• _WHAT TO WORK ON_
Everything from the line with "Viewing the scene" to the end of the data should be restated word for word, and nothing before it.

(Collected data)
:::::
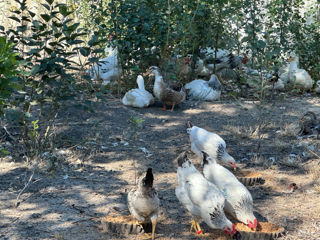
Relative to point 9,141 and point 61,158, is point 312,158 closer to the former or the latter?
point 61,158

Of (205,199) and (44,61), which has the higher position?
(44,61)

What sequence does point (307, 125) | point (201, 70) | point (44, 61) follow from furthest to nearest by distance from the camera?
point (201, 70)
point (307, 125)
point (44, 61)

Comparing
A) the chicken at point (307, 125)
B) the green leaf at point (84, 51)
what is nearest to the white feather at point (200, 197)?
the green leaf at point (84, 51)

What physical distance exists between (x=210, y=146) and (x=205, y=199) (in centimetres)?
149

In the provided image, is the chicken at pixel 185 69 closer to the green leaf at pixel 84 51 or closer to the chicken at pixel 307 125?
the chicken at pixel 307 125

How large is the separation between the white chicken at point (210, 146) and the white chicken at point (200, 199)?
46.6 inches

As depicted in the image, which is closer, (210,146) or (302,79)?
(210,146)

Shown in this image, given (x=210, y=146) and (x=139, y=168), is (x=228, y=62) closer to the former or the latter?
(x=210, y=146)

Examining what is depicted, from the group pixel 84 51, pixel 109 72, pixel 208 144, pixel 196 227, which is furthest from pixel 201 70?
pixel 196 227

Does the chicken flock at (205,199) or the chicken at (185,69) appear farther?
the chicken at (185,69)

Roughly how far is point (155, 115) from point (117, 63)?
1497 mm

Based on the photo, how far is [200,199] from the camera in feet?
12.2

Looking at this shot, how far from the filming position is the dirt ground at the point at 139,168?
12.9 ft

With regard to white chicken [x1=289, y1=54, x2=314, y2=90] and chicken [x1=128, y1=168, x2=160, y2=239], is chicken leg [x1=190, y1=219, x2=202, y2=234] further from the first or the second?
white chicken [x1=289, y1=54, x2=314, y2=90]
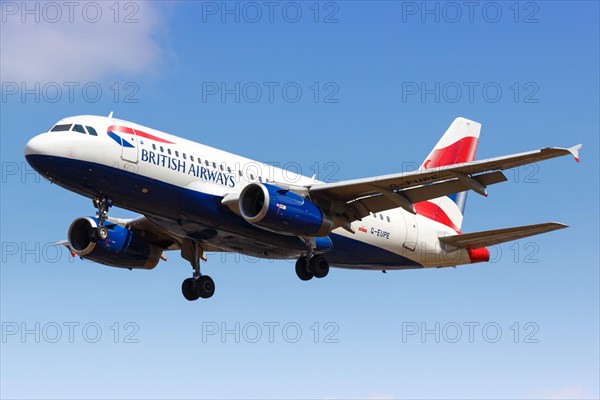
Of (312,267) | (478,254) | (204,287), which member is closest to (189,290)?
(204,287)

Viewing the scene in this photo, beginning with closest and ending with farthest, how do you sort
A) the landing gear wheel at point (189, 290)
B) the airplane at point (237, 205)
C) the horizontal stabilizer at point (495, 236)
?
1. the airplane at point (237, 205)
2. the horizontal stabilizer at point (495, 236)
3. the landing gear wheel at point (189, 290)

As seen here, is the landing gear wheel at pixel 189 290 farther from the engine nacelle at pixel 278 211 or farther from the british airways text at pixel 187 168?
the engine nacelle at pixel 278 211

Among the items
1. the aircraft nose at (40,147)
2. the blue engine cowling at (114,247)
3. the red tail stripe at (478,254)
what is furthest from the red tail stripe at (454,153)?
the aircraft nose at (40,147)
:::::
• _ANSWER TO THIS TASK_
Viewing the scene in this photo, beginning with closest and ending with farthest, how do you sort
A) the landing gear wheel at point (189, 290)
B) the airplane at point (237, 205)
C) the horizontal stabilizer at point (495, 236)
?
1. the airplane at point (237, 205)
2. the horizontal stabilizer at point (495, 236)
3. the landing gear wheel at point (189, 290)

As seen here, is the landing gear wheel at pixel 189 290 farther from the engine nacelle at pixel 278 211 or farther from the british airways text at pixel 187 168?
the engine nacelle at pixel 278 211

Among the items
1. the aircraft nose at (40,147)
2. the blue engine cowling at (114,247)
3. the red tail stripe at (478,254)
what is furthest from the red tail stripe at (454,153)?
the aircraft nose at (40,147)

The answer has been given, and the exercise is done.